Please copy the entries below word for word, leaving out the pictures.

.....

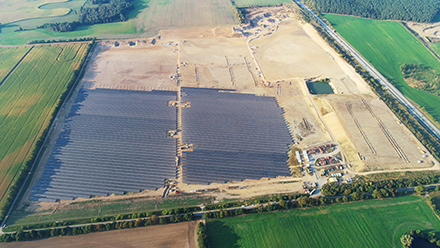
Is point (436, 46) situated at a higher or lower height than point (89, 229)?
higher


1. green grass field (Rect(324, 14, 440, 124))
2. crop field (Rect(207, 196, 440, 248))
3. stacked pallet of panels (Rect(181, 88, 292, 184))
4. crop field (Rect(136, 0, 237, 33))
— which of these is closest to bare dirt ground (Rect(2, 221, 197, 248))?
crop field (Rect(207, 196, 440, 248))

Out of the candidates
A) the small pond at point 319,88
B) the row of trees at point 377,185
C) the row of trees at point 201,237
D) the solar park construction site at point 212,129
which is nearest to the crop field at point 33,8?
the solar park construction site at point 212,129

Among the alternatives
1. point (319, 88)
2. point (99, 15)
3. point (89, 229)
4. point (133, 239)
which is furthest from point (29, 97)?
point (319, 88)

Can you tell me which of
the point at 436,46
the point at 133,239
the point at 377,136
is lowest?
the point at 133,239

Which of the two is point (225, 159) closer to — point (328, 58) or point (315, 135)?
point (315, 135)

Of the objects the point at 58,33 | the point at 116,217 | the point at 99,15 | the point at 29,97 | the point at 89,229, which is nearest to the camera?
the point at 89,229

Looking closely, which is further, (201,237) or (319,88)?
(319,88)

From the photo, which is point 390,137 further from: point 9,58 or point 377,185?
point 9,58

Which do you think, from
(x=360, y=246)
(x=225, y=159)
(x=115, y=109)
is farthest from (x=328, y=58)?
(x=115, y=109)
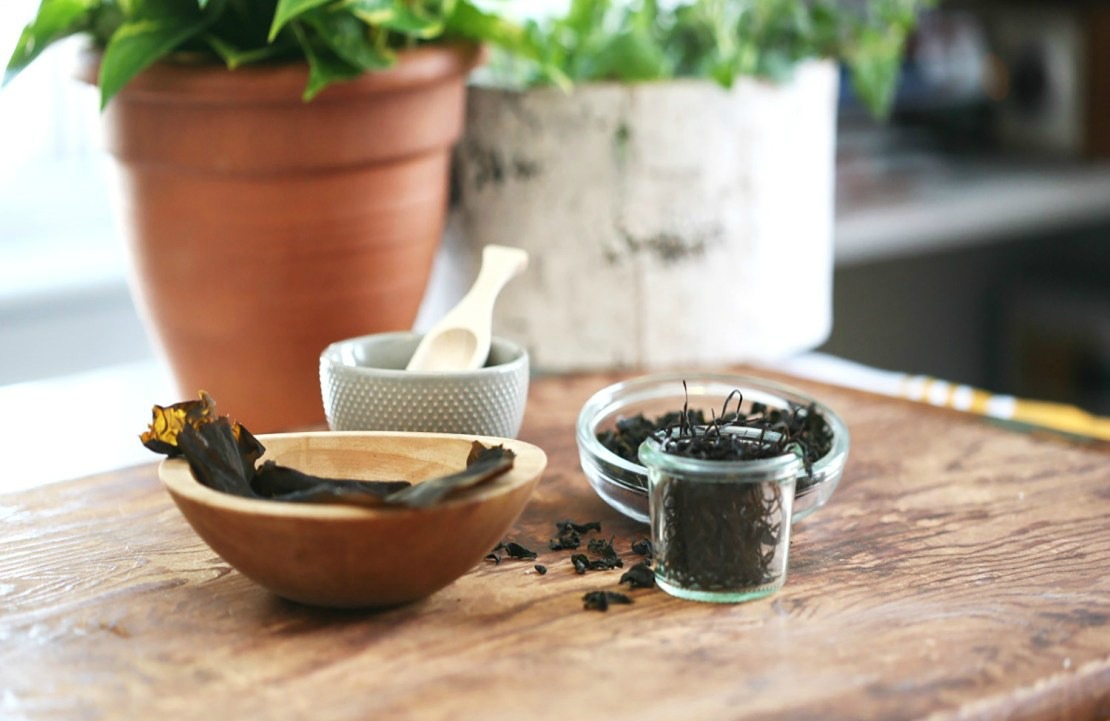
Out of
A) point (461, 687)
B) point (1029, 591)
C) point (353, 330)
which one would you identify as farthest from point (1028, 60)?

.....

* [Correct answer]
Is point (436, 46) situated at a higher or lower height than point (89, 229)?
higher


1. green grass field (Rect(324, 14, 440, 124))
2. crop field (Rect(207, 196, 440, 248))
3. stacked pallet of panels (Rect(181, 88, 292, 184))
4. crop field (Rect(136, 0, 237, 33))
— which of these is closest to bare dirt ground (Rect(2, 221, 197, 248))?
crop field (Rect(207, 196, 440, 248))

Out of the candidates
A) the small pond at point 319,88
B) the row of trees at point 377,185
C) the row of trees at point 201,237
D) the solar park construction site at point 212,129
which is nearest to the crop field at point 33,8?
the solar park construction site at point 212,129

Among the alternatives
1. point (319, 88)
2. point (99, 15)
3. point (89, 229)
4. point (133, 239)
which is furthest from point (29, 97)?
point (319, 88)

Can you tell me which of
the point at 436,46
the point at 133,239
the point at 377,136
is lowest?
the point at 133,239

Which of the two is point (225, 159) closer to — point (328, 58) or point (315, 135)?
point (315, 135)

Of the objects the point at 58,33 | the point at 116,217 | the point at 99,15 | the point at 29,97 | the point at 89,229, which is nearest to the camera?
the point at 89,229

Looking closely, which is further, (201,237) or (319,88)?
(319,88)

From the photo, which is point 390,137 further from: point 9,58 or point 377,185?
point 9,58

Which do you think, from
(x=360, y=246)
(x=225, y=159)
(x=115, y=109)
is farthest from (x=328, y=58)?
(x=115, y=109)
Out of
A) point (461, 687)
B) point (1029, 591)
C) point (353, 330)
which one would you identify as farthest from point (1028, 60)?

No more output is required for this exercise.